Selected passage:
Posted by: Fr. William -
Aug. 17, 2005 1:44 PM ET USA
Posted by: -
Aug. 17, 2005 11:24 AM ET USA
More people were executed in the 20th century than in the previous 2000 years combined, and not by Islamic extremists or the KKK, but the repressive, tyranical governments of the world who sought to impose tight restrictions on human behavior. The totalitarian regimes have always been interested in restricting speech. We have more to fear from governments than Islamic extremists. Compare body counts from the two gulf wars. T.S. Eliot's Murder in the Cathedral has never been more appropriate.
Posted by: -
Aug. 17, 2005 9:16 AM ET USA
If publicity were dropped for hate speech, and no one listened or complained, how long would it survive? Of course, that might seriously hamstring the liberal media that thrive on its mutations. I guess we are stuck with it as long as humanity lasts. Consider the source, and make the best of it. We already have laws against violence, but that doesn't seem to stop it. Be positive, and counter it with truth.

Recorded data:

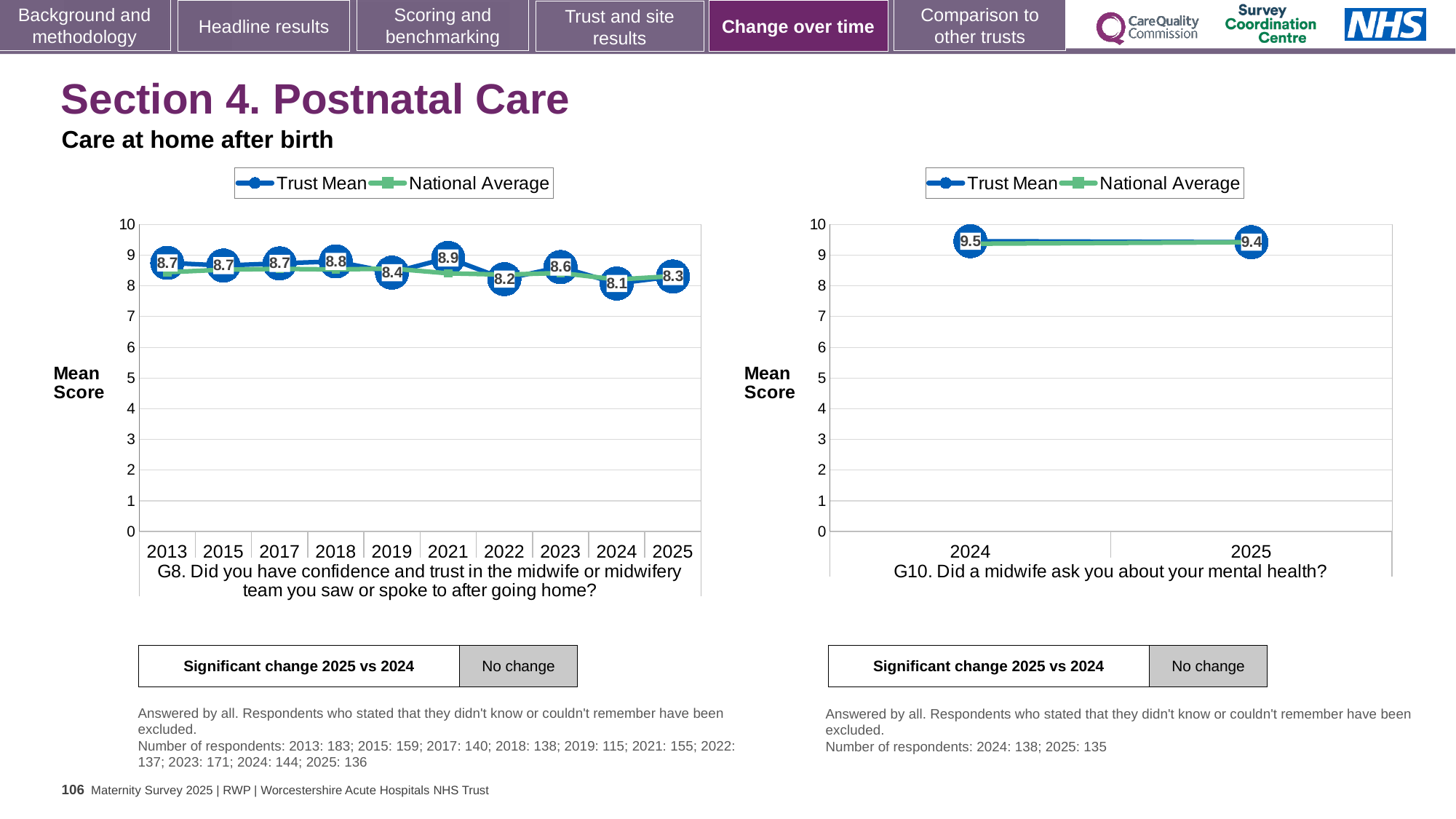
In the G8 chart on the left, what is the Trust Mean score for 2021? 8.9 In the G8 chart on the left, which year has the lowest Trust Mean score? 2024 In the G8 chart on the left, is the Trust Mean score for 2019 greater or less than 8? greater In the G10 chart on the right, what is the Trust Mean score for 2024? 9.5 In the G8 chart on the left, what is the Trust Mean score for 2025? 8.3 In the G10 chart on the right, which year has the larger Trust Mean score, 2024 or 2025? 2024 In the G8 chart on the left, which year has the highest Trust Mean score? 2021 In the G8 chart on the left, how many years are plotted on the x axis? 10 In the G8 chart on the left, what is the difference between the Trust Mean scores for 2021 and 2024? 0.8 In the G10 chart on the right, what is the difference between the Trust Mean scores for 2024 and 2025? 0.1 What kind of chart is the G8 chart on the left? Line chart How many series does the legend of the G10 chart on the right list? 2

To do:
1) Do the following statements agree with the comments? For each, answer yes or no and quote the words from the comments that settle it.
(a) One comment says more people were executed in the 20th century than in the previous 2000 years combined.
(b) One comment says there are no laws against violence.
(c) One comment calls T.S. Eliot's Murder in the Cathedral no longer relevant.
2) Answer these questions from the comments:
(a) Which work by T.S. Eliot does one comment name?
(b) What does one comment say to counter hate speech with?
(c) On what date were the comments posted?
The listing is separate material.

Expected outputs:
1)
(a) Yes: "More people were executed in the 20th century than in the previous 2000 years combined"
(b) No: "We already have laws against violence"
(c) No: "T.S. Eliot's Murder in the Cathedral has never been more appropriate."

2)
(a) Murder in the Cathedral
(b) Truth
(c) Aug. 17, 2005